(ФРАГМЕНТ ТЕКСТА)

__________

Думный дьяк

Поделись знанием:
Перейти к: навигация, поиск

Думный дьяк в Русском государстве в XVI—XVII веках определяется, одновременно, как чин и должность. В Энциклопедическом словаре Брокгауза и Эфрона в отношении названия используется слово «титул». В Большой советской энциклопедии — «низший думный чин». Думные дьяки составляли и правили проекты решений Боярской думы и царских указов, ведали делопроизводством Боярской думы и важнейших приказов, нередко из их среды выдвигались видные государственные деятели и дипломаты[1].





Первое упоминание

Документы, в которых официально устанавливается статус думного дьяка не фиксируются.

Из ряда публикаций следует, что понятие «думный дьяк» существует с середины XVI века. Так Г. В. Вернадский пишет:

В 1558 г. русский вельможа Остафий Волович (православный) отправил конфиденциальное послание московскому думному дьяку Ивану Михайловичу Висковатому.

Однако, надо заметить, что в Тысячной книге 1550 года и в документах 1554 года[2] Висковатый упоминается в первом случае — как большой дьяк, а во втором, просто — как дьяк.

Должность — думный дьяк

Появление этой должности связывается исследователями с тенденцией к централизации власти в Русском государстве XVI века. Требовалось грамотное оформление и тщательное протоколирование государственных решений, следовательно, канцелярские навыки и дисциплина, но в то же время, понимание предмета обсуждения и ориентация в различных областях государственной деятельности, а значит образование и интеллект.

Думные дьяки и исполняли в Боярской Думе, главным образом, технические функции (формулировка текстов постановлений и коррекция текстов писем, отчётность по возглавляемым ведомствам).

По сведениям Г. Котошихина, думные дьяки были обязаны стилистически редактировать государственные документы, выработанные в Думе и ставить на них свою подпись.

А на всяких делах закрепляют и помечают думные дьяки, а царь и бояре ни х каким делам, кроме того что послы прикладывают руки к договорным записям, руки своей не прикладывают, для того устроены они думные дьяки.

В. О. Ключевский разъясняет:

Думный разрядный дьяк имел значение государственного секретаря. Постоянное присутствие в думе начальников важнейших приказов сообщало ей вид совета министров.

__________

(ИСХОДНЫЕ МАТЕРИАЛЫ)

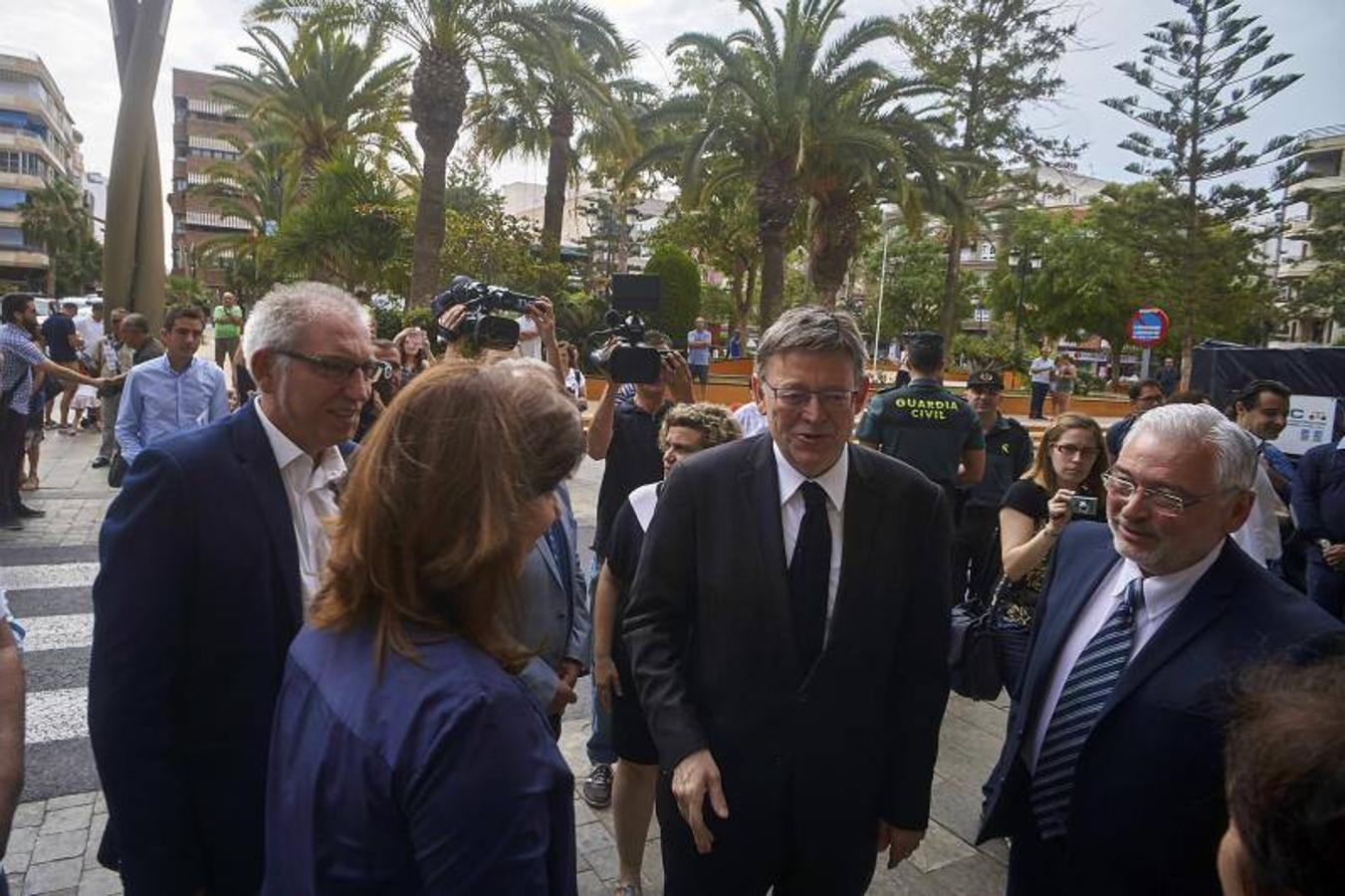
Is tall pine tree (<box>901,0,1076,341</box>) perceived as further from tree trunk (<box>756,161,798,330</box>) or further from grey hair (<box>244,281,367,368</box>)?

__________

(ЗАДАНИЕ A)
Перепишите текст о думных дьяках от слов «Документы, в которых» до слов «Ивану Михайловичу Висковатому.» включительно, заменив «конфиденциальное» на «секретное».
(ЗАДАНИЕ B)
Определите, согласуется ли с текстом о думных дьяках каждое утверждение: (i) документы, официально устанавливающие статус думного дьяка, известны; (ii) в Тысячной книге 1550 года Висковатый назван большим дьяком; (iii) по словам Г. Котошихина, царь и бояре подписывали все государственные документы. На каждое ответьте «да» или «нет» и приведите решающие слова текста в виде точной цитаты.

(ПОЛНЫЙ ОТВЕТ A)
Документы, в которых официально устанавливается статус думного дьяка не фиксируются.

Из ряда публикаций следует, что понятие «думный дьяк» существует с середины XVI века. Так Г. В. Вернадский пишет:

В 1558 г. русский вельможа Остафий Волович (православный) отправил секретное послание московскому думному дьяку Ивану Михайловичу Висковатому.

(ПОЛНЫЙ ОТВЕТ B)
(i) Нет: «Документы, в которых официально устанавливается статус думного дьяка не фиксируются».
(ii) Да: «Висковатый упоминается в первом случае — как большой дьяк».
(iii) Нет: «а царь и бояре ни х каким делам, кроме того что послы прикладывают руки к договорным записям, руки своей не прикладывают».